- [Passage shown]
◆ ◆ ◆ ◆ ◆ ◆ ◆

Classifications of Petty Theft Offenses in Minnesota
Petty theft charges and potential penalties vary based on the value of the goods or services taken. Here’s a look at how Minnesota prosecutes petty theft.
Property Valued at Less than $500
Stealing property valued at less than $500 is considered petty theft and is punishable by up to 90 days in jail and fines up to $1,000.
Property Valued Between $500 and $1,000
If the stolen property is valued between $500 and $1,000, and the person doesn’t have a previous theft on their record, a person can be punished by a fine up to $3,000 and/or imprisonment for up to a year.
Property Valued Between $1,000 and $5,000
A theft valued between $1,000 and $5,000 is punishable by imprisonment of no more than five years and fines not in excess of $10,000. A person can also be charged at this level if they steal property valued between $500 and $1,000 if they have a previous theft conviction within the last five years.
Property Valued Between $5,000 and $35,000
This is punishable by up to 10 years in jail and fines not exceeding $20,000.
Property Valued at More Than $35,000
Stealing property valued at more than $35,000 is punishable by up to 20 years in prison and fines up to $100,000.
In any of the above incidents, the person who commits the theft may also be held civilly liable to the owner of the property for the value of the stolen items. In any instance, getting caught stealing from work can cost you your job, your freedom and your bank account, so always hire a criminal defense attorney if you are charged with a theft crime.

◆ ◆ ◆ ◆ ◆ ◆ ◆

- [To be done] According to the passage on Minnesota theft penalties, what is the maximum jail time for stealing property valued at less than $500? These rows come from a separate source.

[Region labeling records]
◆ ◆ ◆ ◆ ◆ ◆ ◆

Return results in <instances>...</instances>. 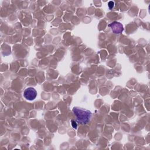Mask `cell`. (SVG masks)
I'll return each mask as SVG.
<instances>
[{
	"instance_id": "cell-5",
	"label": "cell",
	"mask_w": 150,
	"mask_h": 150,
	"mask_svg": "<svg viewBox=\"0 0 150 150\" xmlns=\"http://www.w3.org/2000/svg\"><path fill=\"white\" fill-rule=\"evenodd\" d=\"M114 2H112V1H110L108 2V6L109 7V8L111 9H112L113 7H114Z\"/></svg>"
},
{
	"instance_id": "cell-1",
	"label": "cell",
	"mask_w": 150,
	"mask_h": 150,
	"mask_svg": "<svg viewBox=\"0 0 150 150\" xmlns=\"http://www.w3.org/2000/svg\"><path fill=\"white\" fill-rule=\"evenodd\" d=\"M72 111L75 116L76 121L80 124H86L88 122L91 117V112L88 110L79 107H74Z\"/></svg>"
},
{
	"instance_id": "cell-2",
	"label": "cell",
	"mask_w": 150,
	"mask_h": 150,
	"mask_svg": "<svg viewBox=\"0 0 150 150\" xmlns=\"http://www.w3.org/2000/svg\"><path fill=\"white\" fill-rule=\"evenodd\" d=\"M23 96L28 100H33L37 96V91L33 87H28L24 90Z\"/></svg>"
},
{
	"instance_id": "cell-3",
	"label": "cell",
	"mask_w": 150,
	"mask_h": 150,
	"mask_svg": "<svg viewBox=\"0 0 150 150\" xmlns=\"http://www.w3.org/2000/svg\"><path fill=\"white\" fill-rule=\"evenodd\" d=\"M109 26L111 28L112 31L116 34H119L122 32L124 30L122 25L118 22H113L109 25Z\"/></svg>"
},
{
	"instance_id": "cell-4",
	"label": "cell",
	"mask_w": 150,
	"mask_h": 150,
	"mask_svg": "<svg viewBox=\"0 0 150 150\" xmlns=\"http://www.w3.org/2000/svg\"><path fill=\"white\" fill-rule=\"evenodd\" d=\"M71 125L73 127V128L74 129H77V124L76 122V121L75 120H71Z\"/></svg>"
}]
</instances>
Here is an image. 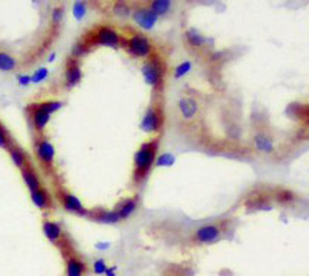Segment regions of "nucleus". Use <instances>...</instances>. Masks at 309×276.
Returning <instances> with one entry per match:
<instances>
[{"label": "nucleus", "instance_id": "nucleus-12", "mask_svg": "<svg viewBox=\"0 0 309 276\" xmlns=\"http://www.w3.org/2000/svg\"><path fill=\"white\" fill-rule=\"evenodd\" d=\"M42 233L48 239L49 243H52L53 246L59 247V249H62L65 244L71 243V242H68V239H66L64 228H62L58 222H55V220H43V222H42Z\"/></svg>", "mask_w": 309, "mask_h": 276}, {"label": "nucleus", "instance_id": "nucleus-3", "mask_svg": "<svg viewBox=\"0 0 309 276\" xmlns=\"http://www.w3.org/2000/svg\"><path fill=\"white\" fill-rule=\"evenodd\" d=\"M232 232V222L230 220H216L209 222L191 232L190 244L193 246H209L217 243L221 239H224L228 233Z\"/></svg>", "mask_w": 309, "mask_h": 276}, {"label": "nucleus", "instance_id": "nucleus-23", "mask_svg": "<svg viewBox=\"0 0 309 276\" xmlns=\"http://www.w3.org/2000/svg\"><path fill=\"white\" fill-rule=\"evenodd\" d=\"M184 39L187 42V45L191 49H194V50H202L207 46V42L209 39L204 36L203 33L200 32V31H197L194 27H190L187 29L186 32H184Z\"/></svg>", "mask_w": 309, "mask_h": 276}, {"label": "nucleus", "instance_id": "nucleus-34", "mask_svg": "<svg viewBox=\"0 0 309 276\" xmlns=\"http://www.w3.org/2000/svg\"><path fill=\"white\" fill-rule=\"evenodd\" d=\"M64 16H65V12H64V8H61V6H57V8H53L52 10V15H50V20H52V23L53 24H61L62 23V20H64Z\"/></svg>", "mask_w": 309, "mask_h": 276}, {"label": "nucleus", "instance_id": "nucleus-11", "mask_svg": "<svg viewBox=\"0 0 309 276\" xmlns=\"http://www.w3.org/2000/svg\"><path fill=\"white\" fill-rule=\"evenodd\" d=\"M243 207L247 213L255 211H269L273 209V202L269 196V190L255 188L244 197Z\"/></svg>", "mask_w": 309, "mask_h": 276}, {"label": "nucleus", "instance_id": "nucleus-4", "mask_svg": "<svg viewBox=\"0 0 309 276\" xmlns=\"http://www.w3.org/2000/svg\"><path fill=\"white\" fill-rule=\"evenodd\" d=\"M167 72H168L167 62L157 53L147 58L141 65V75L147 85L154 91L155 95H161L165 85Z\"/></svg>", "mask_w": 309, "mask_h": 276}, {"label": "nucleus", "instance_id": "nucleus-16", "mask_svg": "<svg viewBox=\"0 0 309 276\" xmlns=\"http://www.w3.org/2000/svg\"><path fill=\"white\" fill-rule=\"evenodd\" d=\"M255 150H258L261 154H272L275 151V140L265 130H256L252 137Z\"/></svg>", "mask_w": 309, "mask_h": 276}, {"label": "nucleus", "instance_id": "nucleus-13", "mask_svg": "<svg viewBox=\"0 0 309 276\" xmlns=\"http://www.w3.org/2000/svg\"><path fill=\"white\" fill-rule=\"evenodd\" d=\"M83 78V72L81 68V61L76 58L69 57L64 69V87L66 90H72L76 85H79Z\"/></svg>", "mask_w": 309, "mask_h": 276}, {"label": "nucleus", "instance_id": "nucleus-20", "mask_svg": "<svg viewBox=\"0 0 309 276\" xmlns=\"http://www.w3.org/2000/svg\"><path fill=\"white\" fill-rule=\"evenodd\" d=\"M29 195H31L32 203L35 204L39 210L46 211L52 209V206H53V199H52V196L49 193L48 188L41 187V188H38V190H35V191H31Z\"/></svg>", "mask_w": 309, "mask_h": 276}, {"label": "nucleus", "instance_id": "nucleus-38", "mask_svg": "<svg viewBox=\"0 0 309 276\" xmlns=\"http://www.w3.org/2000/svg\"><path fill=\"white\" fill-rule=\"evenodd\" d=\"M55 58H57V53H55V52H52V53H50V55L48 57V62H53V61H55Z\"/></svg>", "mask_w": 309, "mask_h": 276}, {"label": "nucleus", "instance_id": "nucleus-35", "mask_svg": "<svg viewBox=\"0 0 309 276\" xmlns=\"http://www.w3.org/2000/svg\"><path fill=\"white\" fill-rule=\"evenodd\" d=\"M16 81L19 84V87H29L31 84H32V75H29V73H19L16 76Z\"/></svg>", "mask_w": 309, "mask_h": 276}, {"label": "nucleus", "instance_id": "nucleus-8", "mask_svg": "<svg viewBox=\"0 0 309 276\" xmlns=\"http://www.w3.org/2000/svg\"><path fill=\"white\" fill-rule=\"evenodd\" d=\"M33 148H35V155L38 158V161L43 167V170L48 173H53L55 170V146L52 144V141L46 135H36L33 141Z\"/></svg>", "mask_w": 309, "mask_h": 276}, {"label": "nucleus", "instance_id": "nucleus-27", "mask_svg": "<svg viewBox=\"0 0 309 276\" xmlns=\"http://www.w3.org/2000/svg\"><path fill=\"white\" fill-rule=\"evenodd\" d=\"M87 12H88V8H87V3H85L83 0H76V2L73 3L72 15L76 20L81 22L82 19L87 16Z\"/></svg>", "mask_w": 309, "mask_h": 276}, {"label": "nucleus", "instance_id": "nucleus-1", "mask_svg": "<svg viewBox=\"0 0 309 276\" xmlns=\"http://www.w3.org/2000/svg\"><path fill=\"white\" fill-rule=\"evenodd\" d=\"M160 141H161L160 135H154L144 141L137 148L132 158V174H131V181L135 187L144 186L155 167V160L160 151Z\"/></svg>", "mask_w": 309, "mask_h": 276}, {"label": "nucleus", "instance_id": "nucleus-32", "mask_svg": "<svg viewBox=\"0 0 309 276\" xmlns=\"http://www.w3.org/2000/svg\"><path fill=\"white\" fill-rule=\"evenodd\" d=\"M48 68H46V66H41V68H38V69L32 73V84H42V82L48 79Z\"/></svg>", "mask_w": 309, "mask_h": 276}, {"label": "nucleus", "instance_id": "nucleus-29", "mask_svg": "<svg viewBox=\"0 0 309 276\" xmlns=\"http://www.w3.org/2000/svg\"><path fill=\"white\" fill-rule=\"evenodd\" d=\"M13 143H15V141H13V138L10 135L9 130L0 122V148L8 150L9 147L12 146Z\"/></svg>", "mask_w": 309, "mask_h": 276}, {"label": "nucleus", "instance_id": "nucleus-26", "mask_svg": "<svg viewBox=\"0 0 309 276\" xmlns=\"http://www.w3.org/2000/svg\"><path fill=\"white\" fill-rule=\"evenodd\" d=\"M191 68H193V62L191 61H183L181 64H179L173 69V78L177 81V79H181V78L187 76L188 73L191 72Z\"/></svg>", "mask_w": 309, "mask_h": 276}, {"label": "nucleus", "instance_id": "nucleus-33", "mask_svg": "<svg viewBox=\"0 0 309 276\" xmlns=\"http://www.w3.org/2000/svg\"><path fill=\"white\" fill-rule=\"evenodd\" d=\"M106 268H108V265H106L105 259H102V258L95 259L92 263V270L95 275H105Z\"/></svg>", "mask_w": 309, "mask_h": 276}, {"label": "nucleus", "instance_id": "nucleus-9", "mask_svg": "<svg viewBox=\"0 0 309 276\" xmlns=\"http://www.w3.org/2000/svg\"><path fill=\"white\" fill-rule=\"evenodd\" d=\"M64 256V266H65V276H87L88 273V263L83 260L82 256L72 249L71 243L65 244L62 249Z\"/></svg>", "mask_w": 309, "mask_h": 276}, {"label": "nucleus", "instance_id": "nucleus-6", "mask_svg": "<svg viewBox=\"0 0 309 276\" xmlns=\"http://www.w3.org/2000/svg\"><path fill=\"white\" fill-rule=\"evenodd\" d=\"M82 41L87 43V46L90 49L95 46H104V48L120 49L121 48L122 36L115 31L111 26H98L97 29H94L90 32Z\"/></svg>", "mask_w": 309, "mask_h": 276}, {"label": "nucleus", "instance_id": "nucleus-14", "mask_svg": "<svg viewBox=\"0 0 309 276\" xmlns=\"http://www.w3.org/2000/svg\"><path fill=\"white\" fill-rule=\"evenodd\" d=\"M177 108H179L180 117L187 122L194 121L200 114V102L193 95H184L180 98L177 102Z\"/></svg>", "mask_w": 309, "mask_h": 276}, {"label": "nucleus", "instance_id": "nucleus-21", "mask_svg": "<svg viewBox=\"0 0 309 276\" xmlns=\"http://www.w3.org/2000/svg\"><path fill=\"white\" fill-rule=\"evenodd\" d=\"M20 174H22L23 183L26 184V187H27L29 193H31V191H35V190H38V188H41V187H43V183H42V179L41 176H39V173L35 170L31 164L26 165L24 169H22V170H20Z\"/></svg>", "mask_w": 309, "mask_h": 276}, {"label": "nucleus", "instance_id": "nucleus-5", "mask_svg": "<svg viewBox=\"0 0 309 276\" xmlns=\"http://www.w3.org/2000/svg\"><path fill=\"white\" fill-rule=\"evenodd\" d=\"M165 125V109L161 95L153 97V101L147 106L146 113L141 118L139 128L148 135H160Z\"/></svg>", "mask_w": 309, "mask_h": 276}, {"label": "nucleus", "instance_id": "nucleus-17", "mask_svg": "<svg viewBox=\"0 0 309 276\" xmlns=\"http://www.w3.org/2000/svg\"><path fill=\"white\" fill-rule=\"evenodd\" d=\"M88 219L101 223V225H118V223H121V219L114 209L109 210V209H102V207L90 209Z\"/></svg>", "mask_w": 309, "mask_h": 276}, {"label": "nucleus", "instance_id": "nucleus-25", "mask_svg": "<svg viewBox=\"0 0 309 276\" xmlns=\"http://www.w3.org/2000/svg\"><path fill=\"white\" fill-rule=\"evenodd\" d=\"M17 68L16 58L8 52L0 50V72H12Z\"/></svg>", "mask_w": 309, "mask_h": 276}, {"label": "nucleus", "instance_id": "nucleus-31", "mask_svg": "<svg viewBox=\"0 0 309 276\" xmlns=\"http://www.w3.org/2000/svg\"><path fill=\"white\" fill-rule=\"evenodd\" d=\"M176 161V157L170 153H164V154H158L157 160H155V167H170Z\"/></svg>", "mask_w": 309, "mask_h": 276}, {"label": "nucleus", "instance_id": "nucleus-37", "mask_svg": "<svg viewBox=\"0 0 309 276\" xmlns=\"http://www.w3.org/2000/svg\"><path fill=\"white\" fill-rule=\"evenodd\" d=\"M115 270H117V268H115V266H109V268H106L105 276H117Z\"/></svg>", "mask_w": 309, "mask_h": 276}, {"label": "nucleus", "instance_id": "nucleus-18", "mask_svg": "<svg viewBox=\"0 0 309 276\" xmlns=\"http://www.w3.org/2000/svg\"><path fill=\"white\" fill-rule=\"evenodd\" d=\"M138 206H139V199L137 196H130V197H125V199H121L118 203L115 204L114 210L118 213V216H120V219L121 222L124 220H128L135 213V211L138 210Z\"/></svg>", "mask_w": 309, "mask_h": 276}, {"label": "nucleus", "instance_id": "nucleus-30", "mask_svg": "<svg viewBox=\"0 0 309 276\" xmlns=\"http://www.w3.org/2000/svg\"><path fill=\"white\" fill-rule=\"evenodd\" d=\"M113 10H114V15H117V16L120 17H127L131 15V8L125 3V2H122V0H118V2H115L114 8H113Z\"/></svg>", "mask_w": 309, "mask_h": 276}, {"label": "nucleus", "instance_id": "nucleus-24", "mask_svg": "<svg viewBox=\"0 0 309 276\" xmlns=\"http://www.w3.org/2000/svg\"><path fill=\"white\" fill-rule=\"evenodd\" d=\"M148 8L154 12L157 16H165L171 12L173 8V0H150Z\"/></svg>", "mask_w": 309, "mask_h": 276}, {"label": "nucleus", "instance_id": "nucleus-28", "mask_svg": "<svg viewBox=\"0 0 309 276\" xmlns=\"http://www.w3.org/2000/svg\"><path fill=\"white\" fill-rule=\"evenodd\" d=\"M91 49L87 46V43L82 41H78L75 45L72 46V50H71V57L76 58V59H79L81 61V58H83L88 52H90Z\"/></svg>", "mask_w": 309, "mask_h": 276}, {"label": "nucleus", "instance_id": "nucleus-22", "mask_svg": "<svg viewBox=\"0 0 309 276\" xmlns=\"http://www.w3.org/2000/svg\"><path fill=\"white\" fill-rule=\"evenodd\" d=\"M6 151L9 153V157H10L12 162L15 164V167L19 169V170H22L26 165L31 164V162H29V155H27V153L24 151L22 147L17 146L16 143H13Z\"/></svg>", "mask_w": 309, "mask_h": 276}, {"label": "nucleus", "instance_id": "nucleus-15", "mask_svg": "<svg viewBox=\"0 0 309 276\" xmlns=\"http://www.w3.org/2000/svg\"><path fill=\"white\" fill-rule=\"evenodd\" d=\"M131 16H132V20L135 22V24L144 31H151L158 22V16L147 6L135 8L131 12Z\"/></svg>", "mask_w": 309, "mask_h": 276}, {"label": "nucleus", "instance_id": "nucleus-10", "mask_svg": "<svg viewBox=\"0 0 309 276\" xmlns=\"http://www.w3.org/2000/svg\"><path fill=\"white\" fill-rule=\"evenodd\" d=\"M57 197L59 204L62 206V209L71 214L79 216V217H87L90 214V209L85 207V204L82 203L81 199L78 196H75L72 191L66 190L64 187H59L57 190Z\"/></svg>", "mask_w": 309, "mask_h": 276}, {"label": "nucleus", "instance_id": "nucleus-19", "mask_svg": "<svg viewBox=\"0 0 309 276\" xmlns=\"http://www.w3.org/2000/svg\"><path fill=\"white\" fill-rule=\"evenodd\" d=\"M269 196H270L273 204H279V206H291L298 200V195L293 193L289 188H285V187L269 188Z\"/></svg>", "mask_w": 309, "mask_h": 276}, {"label": "nucleus", "instance_id": "nucleus-36", "mask_svg": "<svg viewBox=\"0 0 309 276\" xmlns=\"http://www.w3.org/2000/svg\"><path fill=\"white\" fill-rule=\"evenodd\" d=\"M95 247H97L98 251H106V249H109L111 247V244L108 243V242H98L97 244H95Z\"/></svg>", "mask_w": 309, "mask_h": 276}, {"label": "nucleus", "instance_id": "nucleus-2", "mask_svg": "<svg viewBox=\"0 0 309 276\" xmlns=\"http://www.w3.org/2000/svg\"><path fill=\"white\" fill-rule=\"evenodd\" d=\"M64 106L62 101L58 99H49V101H41V102H33L26 108V117L31 124L32 130L42 135L43 131L46 130L48 124L52 120L55 113H58Z\"/></svg>", "mask_w": 309, "mask_h": 276}, {"label": "nucleus", "instance_id": "nucleus-7", "mask_svg": "<svg viewBox=\"0 0 309 276\" xmlns=\"http://www.w3.org/2000/svg\"><path fill=\"white\" fill-rule=\"evenodd\" d=\"M121 48L127 50V53L134 59H144L155 53L154 43L143 33H132L128 38H122Z\"/></svg>", "mask_w": 309, "mask_h": 276}]
</instances>
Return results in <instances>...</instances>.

◆ ◆ ◆ ◆ ◆ ◆ ◆

- [Exercise response] Up to 90 days in jail.